Following the Keto-Way: Doctors’ Perception

The ketogenic diet enables the body to produce ‘ketones- small fuel molecules’ and hence is known as a ‘keto’ diet. The human body utilizes ketones as an alternative source of fuel when there is a reduction in blood glucose levels. The belief that the keto diet promotes low carbohydrate, moderate protein and high-fat content, has increased its demand especially among the population aiming for weight loss. Several studies are also being conducted to examine the effect of the keto diet on non-surgical pharmaco-resistant epileptic patients as well as its use in cancer patients.

An in-app survey was conducted on the ‘WhiteCoats’ app to evaluate doctors’ perception on the scientific basis about the ketogenic diet. The survey consisted of eight different questions and a total of 159 doctors from varying specialties participated in the survey.

A total of 159 doctors responded to the survey of which a majority were diabetologists followed by surgeons, obstetricians/gynaecologists, fetal medicine, general practitioners, otolaryngologists, paediatricians, and others. Around 67.29% of doctors responded that a keto diet comprises high fat, moderate proteins, and low carbs. 61.63% of responders think that carbs are reduced to less than 50 g/day in a ketogenic diet. Almost 68.55% of doctors are of the opinion that the majority of cut carbs are replaced by fats and almost seventy-five per cent of total calorie intake is delivered. 56.60% of doctors claim that protein accounts for twenty per cent of energy needs whereas carbs are usually restricted to five percent.

When asked if a reduction in carbs forced the body to rely on fats for an energy source instead of glucose- the process known as ketosis, 94.96% of doctors agreed to it. Around 92.45% of doctors gave approval that the body uses ketone molecules produced by the liver from fats as an alternative fuel source when there are limited glucose levels.

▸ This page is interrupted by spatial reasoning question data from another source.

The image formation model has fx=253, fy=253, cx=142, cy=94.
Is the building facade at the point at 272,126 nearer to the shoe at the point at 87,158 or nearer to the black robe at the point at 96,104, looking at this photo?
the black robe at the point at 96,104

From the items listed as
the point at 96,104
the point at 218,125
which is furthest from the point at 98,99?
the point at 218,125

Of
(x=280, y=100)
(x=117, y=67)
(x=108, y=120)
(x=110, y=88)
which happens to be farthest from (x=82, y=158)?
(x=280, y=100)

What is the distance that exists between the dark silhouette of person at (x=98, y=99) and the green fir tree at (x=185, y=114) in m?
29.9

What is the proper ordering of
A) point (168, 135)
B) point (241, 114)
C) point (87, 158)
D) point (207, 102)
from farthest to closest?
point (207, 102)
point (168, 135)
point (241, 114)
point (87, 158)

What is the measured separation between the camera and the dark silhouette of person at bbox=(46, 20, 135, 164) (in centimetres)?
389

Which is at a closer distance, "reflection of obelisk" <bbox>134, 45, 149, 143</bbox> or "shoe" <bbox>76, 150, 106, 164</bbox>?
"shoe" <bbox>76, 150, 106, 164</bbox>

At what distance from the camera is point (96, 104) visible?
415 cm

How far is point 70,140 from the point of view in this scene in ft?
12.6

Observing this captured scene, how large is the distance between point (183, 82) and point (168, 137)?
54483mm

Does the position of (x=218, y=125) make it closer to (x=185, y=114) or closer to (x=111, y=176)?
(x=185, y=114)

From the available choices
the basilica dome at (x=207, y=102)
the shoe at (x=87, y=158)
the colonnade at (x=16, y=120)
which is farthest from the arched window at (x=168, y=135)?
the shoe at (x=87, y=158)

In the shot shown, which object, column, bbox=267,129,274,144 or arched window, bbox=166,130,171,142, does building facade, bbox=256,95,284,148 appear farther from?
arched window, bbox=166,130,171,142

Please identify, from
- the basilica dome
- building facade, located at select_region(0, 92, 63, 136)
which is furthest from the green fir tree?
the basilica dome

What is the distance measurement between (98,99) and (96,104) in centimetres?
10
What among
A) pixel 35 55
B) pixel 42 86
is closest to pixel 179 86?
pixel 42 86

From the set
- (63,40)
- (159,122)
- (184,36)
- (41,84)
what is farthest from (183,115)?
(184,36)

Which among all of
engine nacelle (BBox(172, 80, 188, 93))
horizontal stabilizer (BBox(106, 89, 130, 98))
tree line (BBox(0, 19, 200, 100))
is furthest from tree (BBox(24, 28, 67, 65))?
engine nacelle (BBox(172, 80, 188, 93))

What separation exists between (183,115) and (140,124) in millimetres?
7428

Almost 74.21% of doctors think that a keto diet is more effective in weight loss in comparison with low-fat diets. 74.47% of physicians agreed that a ketogenic diet reduces hunger, increases satiety and aids in weight loss.

Few doctors added additional comments about the keto diet during the survey, the maximum of which suggested that they did not support longer compliance with the keto diet and that its long-term effect on the body remains questionable. Physicians also put on that the keto diet is an epilepsy diet. Advice such as a balanced diet along with regular exercises would be the best option to lose weight were also put forth.

Following a balanced diet helps the body to gain necessary nutrients and keeps the body healthy. However, opting for the option of a keto diet remains a question until its long-term effects are not known.